1b. Approach (from AD-416):
Volatile organic compounds (VOC) that indicate the presence of insect pest infestations, insect plant damage, and pesticide applications will be identified from available literature and through gas chromatography (GC) analysis performed in cooperation with scientists within our Unit. An instrument will be developed for collecting, monitoring, and recording gas emissions from the presence of quantity of these organic compounds. The first step is to develop a method to collect the gas emissions in a confined space. Next, a means of recording the gas measurement data automatically will be developed.
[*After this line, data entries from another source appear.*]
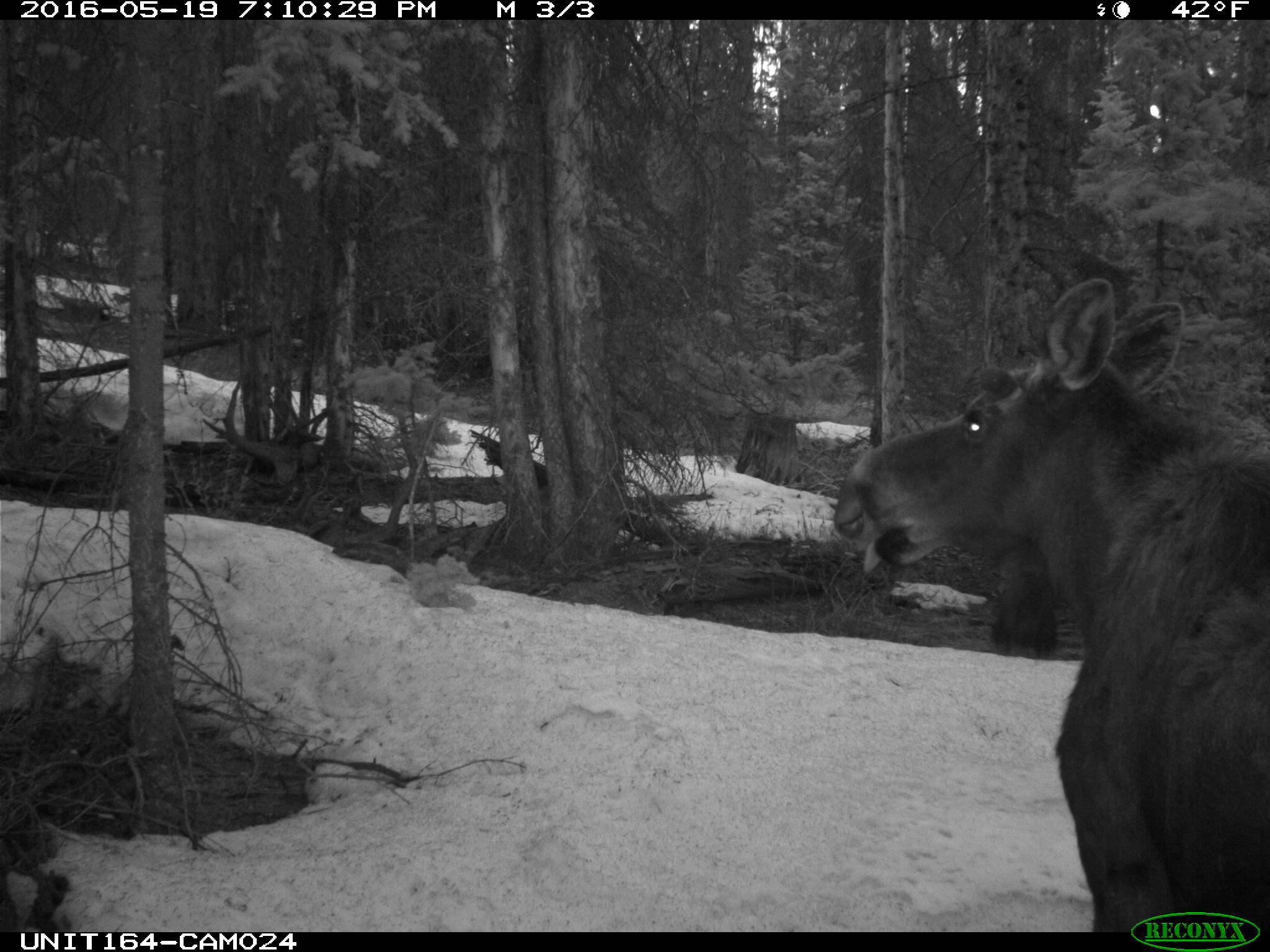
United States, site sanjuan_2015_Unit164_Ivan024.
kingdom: Animalia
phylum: Chordata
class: Mammalia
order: Artiodactyla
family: Cervidae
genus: Alces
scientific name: Alces alces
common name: moose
Instrument development involves assembly of the sensor chamber and connections between the chamber and data collection system. Gas sensors will be mounted in the ceiling of the chamber and linked to a circuit board placed on top of the chamber, which will be connected to the power source. A data acquisition module will be used to convert the output from the gas sensors to digital output for recording and analysis. The data will be processed using principal component analysis, discriminate analysis, and other analyses based on statistical pattern recognition and artificial neural networks. The system hardware, software, and platform will be tested using the compounds of interest at differing levels of concentration to ensure proper system functionality. The working system will then be tested under laboratory and field conditions for its ability to detect varying concentrations of VOC from infested plants and pesticide applications.
3. Progress Report:
The goal of this project is to develop electronic nose (e-nose) technology for practical application in detecting/quantifying volatile chemicals emitted by pest or beneficial arthropods associated with agricultural crops, or volatiles associated with the crops themselves or with agrochemicals used in crop protection. In FY 2013, the e-nose was used to detect cotton boll rot. Boll rot is a serious disease of cotton, Gossypium hirsutum L., caused by an opportunistic bacterium. Project work examined if the e-nose could accurately discriminate between infected and non-infected plants at one and two weeks post-infection; the e-nose was “trained” to recognize volatiles emitted from each of the crop conditions. Over the life of this project, important new information was gained on the use of e-nose technology to detect different volatile chemicals associated with varying plant status (pest, disease, environmental, etc.). While e-nose technology does not yet offer the reliability and practicality required for real-world application, further advancements may well achieve the desired parameters. Although this project expired in FY 2013, parent project scientists and the collaborator will maintain joint focus in this area to achieve further advancements.